La CUP decidió apoyar al presidente catalán, pero no escondió su malestar. "Creemos que hoy tocaba proclamar solemnemente la república catalana y quizás hemos perdido una oportunidad", aseguró la diputada y jefa de la bancada Anna Gabriel al intervenir en la sesión plenaria del parlamento regional, poco después de Puigdemont y su propuesta ambigua que osciló entre defender el mandato del referéndum para declarar la independencia y pedirle al poder legislativo regional que no lo haga ahora.

"Con los resultados del (referéndum secesionista del) 1 de octubre, Cataluña se ha ganado el derecho a ser un Estado independiente", comenzó a argumentar Puigdemont ante el Parlamento regional.

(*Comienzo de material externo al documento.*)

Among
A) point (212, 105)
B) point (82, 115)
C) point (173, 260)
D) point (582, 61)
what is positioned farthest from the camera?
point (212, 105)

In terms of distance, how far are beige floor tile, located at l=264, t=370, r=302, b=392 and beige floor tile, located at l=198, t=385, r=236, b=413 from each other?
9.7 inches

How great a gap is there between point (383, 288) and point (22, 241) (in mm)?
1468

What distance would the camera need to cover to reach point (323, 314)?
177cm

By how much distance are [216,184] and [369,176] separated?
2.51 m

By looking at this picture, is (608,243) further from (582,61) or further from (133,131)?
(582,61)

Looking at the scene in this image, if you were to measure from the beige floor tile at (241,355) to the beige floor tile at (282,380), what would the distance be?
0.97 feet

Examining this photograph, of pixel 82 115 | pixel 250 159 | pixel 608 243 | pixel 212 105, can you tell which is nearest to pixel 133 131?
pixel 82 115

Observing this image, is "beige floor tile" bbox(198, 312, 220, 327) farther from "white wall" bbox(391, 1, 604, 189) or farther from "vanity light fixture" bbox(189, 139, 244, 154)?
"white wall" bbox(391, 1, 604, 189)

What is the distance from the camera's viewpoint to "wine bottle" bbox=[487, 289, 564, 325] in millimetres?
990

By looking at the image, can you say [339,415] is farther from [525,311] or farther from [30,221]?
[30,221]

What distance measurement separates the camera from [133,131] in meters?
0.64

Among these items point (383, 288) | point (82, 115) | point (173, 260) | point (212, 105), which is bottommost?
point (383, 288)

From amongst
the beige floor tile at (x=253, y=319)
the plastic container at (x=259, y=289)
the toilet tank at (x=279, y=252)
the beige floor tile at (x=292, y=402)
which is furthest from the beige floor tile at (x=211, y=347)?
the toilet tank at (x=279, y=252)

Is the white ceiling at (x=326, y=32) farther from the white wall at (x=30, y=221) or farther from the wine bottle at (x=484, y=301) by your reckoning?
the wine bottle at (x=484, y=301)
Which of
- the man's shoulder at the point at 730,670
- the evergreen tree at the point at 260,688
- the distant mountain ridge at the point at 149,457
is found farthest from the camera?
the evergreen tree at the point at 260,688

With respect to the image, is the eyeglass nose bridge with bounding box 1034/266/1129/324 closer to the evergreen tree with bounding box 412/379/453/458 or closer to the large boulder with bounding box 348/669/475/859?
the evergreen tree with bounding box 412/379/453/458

Puigdemont pidió al parlamento regional que no avance en la declaración de independencia, como había prometido hasta hace sólo unos días, tras anunciar que el referéndum, pese a la represión y la baja participación, había terminado con un 90% de votos por el "Sí". El presidente español, Mariano Rajoy, dijo que no hablará con los líderes catalanes hasta que no abandonen sus planes de independencia.

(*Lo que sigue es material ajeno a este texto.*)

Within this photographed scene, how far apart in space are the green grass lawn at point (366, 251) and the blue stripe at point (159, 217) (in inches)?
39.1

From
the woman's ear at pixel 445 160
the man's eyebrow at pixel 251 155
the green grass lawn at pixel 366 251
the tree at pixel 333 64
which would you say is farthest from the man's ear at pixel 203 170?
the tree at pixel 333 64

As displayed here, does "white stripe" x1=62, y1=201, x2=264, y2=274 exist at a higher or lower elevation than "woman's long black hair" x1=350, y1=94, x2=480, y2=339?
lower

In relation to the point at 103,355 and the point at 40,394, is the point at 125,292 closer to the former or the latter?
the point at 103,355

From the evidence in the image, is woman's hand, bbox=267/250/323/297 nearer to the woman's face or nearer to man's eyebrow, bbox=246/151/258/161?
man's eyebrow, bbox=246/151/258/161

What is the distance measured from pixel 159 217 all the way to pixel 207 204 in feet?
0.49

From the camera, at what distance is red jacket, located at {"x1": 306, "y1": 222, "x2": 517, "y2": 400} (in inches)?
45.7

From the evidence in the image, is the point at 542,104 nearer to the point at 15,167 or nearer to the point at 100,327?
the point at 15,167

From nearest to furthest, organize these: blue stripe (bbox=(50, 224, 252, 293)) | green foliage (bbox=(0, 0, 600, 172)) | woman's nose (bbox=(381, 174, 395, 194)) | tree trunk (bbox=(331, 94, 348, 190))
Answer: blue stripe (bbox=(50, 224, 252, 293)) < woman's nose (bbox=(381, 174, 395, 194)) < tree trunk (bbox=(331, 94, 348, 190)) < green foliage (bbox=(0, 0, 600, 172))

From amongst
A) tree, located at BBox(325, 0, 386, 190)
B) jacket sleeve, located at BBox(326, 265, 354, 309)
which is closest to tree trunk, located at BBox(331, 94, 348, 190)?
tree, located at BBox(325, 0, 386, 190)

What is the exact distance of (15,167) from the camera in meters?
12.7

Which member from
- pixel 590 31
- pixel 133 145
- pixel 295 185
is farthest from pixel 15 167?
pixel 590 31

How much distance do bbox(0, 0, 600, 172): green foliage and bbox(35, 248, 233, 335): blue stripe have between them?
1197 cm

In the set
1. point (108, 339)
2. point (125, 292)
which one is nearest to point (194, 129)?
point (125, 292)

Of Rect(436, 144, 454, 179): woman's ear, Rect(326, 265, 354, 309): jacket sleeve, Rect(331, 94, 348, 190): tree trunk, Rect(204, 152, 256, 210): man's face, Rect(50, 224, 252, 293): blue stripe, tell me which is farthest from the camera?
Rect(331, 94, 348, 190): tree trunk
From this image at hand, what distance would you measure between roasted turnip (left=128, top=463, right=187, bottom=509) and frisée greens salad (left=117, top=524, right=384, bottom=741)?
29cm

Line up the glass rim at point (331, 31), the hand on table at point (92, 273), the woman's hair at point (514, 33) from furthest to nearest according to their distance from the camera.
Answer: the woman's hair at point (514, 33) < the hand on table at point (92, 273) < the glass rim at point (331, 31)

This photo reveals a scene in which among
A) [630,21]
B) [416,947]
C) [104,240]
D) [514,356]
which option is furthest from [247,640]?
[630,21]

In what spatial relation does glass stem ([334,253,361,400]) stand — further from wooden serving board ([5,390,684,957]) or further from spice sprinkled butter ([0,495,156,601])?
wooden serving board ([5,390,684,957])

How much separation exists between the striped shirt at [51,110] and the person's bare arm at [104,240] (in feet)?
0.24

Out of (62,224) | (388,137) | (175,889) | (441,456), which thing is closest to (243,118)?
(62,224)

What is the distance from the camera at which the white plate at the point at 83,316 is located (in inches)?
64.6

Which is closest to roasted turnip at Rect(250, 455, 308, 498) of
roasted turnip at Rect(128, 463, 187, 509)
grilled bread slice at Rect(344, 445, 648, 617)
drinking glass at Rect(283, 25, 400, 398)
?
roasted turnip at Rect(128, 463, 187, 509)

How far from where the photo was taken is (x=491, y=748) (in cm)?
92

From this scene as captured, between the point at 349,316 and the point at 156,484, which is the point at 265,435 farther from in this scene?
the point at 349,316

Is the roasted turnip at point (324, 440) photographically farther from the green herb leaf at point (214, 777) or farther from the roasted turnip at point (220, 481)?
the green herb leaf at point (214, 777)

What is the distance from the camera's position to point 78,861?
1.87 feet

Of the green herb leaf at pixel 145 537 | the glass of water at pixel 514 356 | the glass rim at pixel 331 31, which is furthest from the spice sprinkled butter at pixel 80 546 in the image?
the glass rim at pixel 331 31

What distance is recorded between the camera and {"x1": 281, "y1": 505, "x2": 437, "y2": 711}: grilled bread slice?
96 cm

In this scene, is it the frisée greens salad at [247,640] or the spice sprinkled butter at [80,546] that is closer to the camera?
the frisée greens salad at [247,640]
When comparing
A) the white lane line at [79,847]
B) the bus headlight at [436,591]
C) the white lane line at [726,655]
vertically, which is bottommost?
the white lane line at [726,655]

La expectación se convirtió en confusión y decepción entre los ciudadanos independentistas que se concentraron en el Paseo Lluís Companys de Barcelona (capital catalana) a lo largo de la tarde para seguir en directo la comparecencia en el Parlamento del presidente de la Generalitat, Carles Puigdemont.

"Decepción". "Rabia". "Indignación". Esas son algunas de las palabras que se escucharon al final de la noche. Tras horas de espera y entre gran expectación, la gente empezó a abandonar la zona en masa tras la intervención de la máxima autoridad de Cataluña. Los aplausos que habían acompañado buena parte del discursos del presidente se convirtieron, a continuación, en riadas de personas que se marchaban por las calles adyacentes camino de sus casas, según medios locales. Agencias

Empresas
 

La crisis institucional en la cuarta economía más grande de la zona euro, que ha provocado una fractura en la sociedad catalana y española, se disparó tras el referéndum del 1 de octubre, agitando los mercados y provocando un verdadero éxodo de sedes de empresas de la región a otros puntos del territorio español.

 

Relación "insostenible

 

 

El presidente de Cataluña, Carles Puigdemont, apuntó que la relación con España es "insostenible" después de años de agravios. Entre ellos mencionó lo que consideró "menosprecio" a la lengua y la cultura catalanas, como también la falta de inversiones.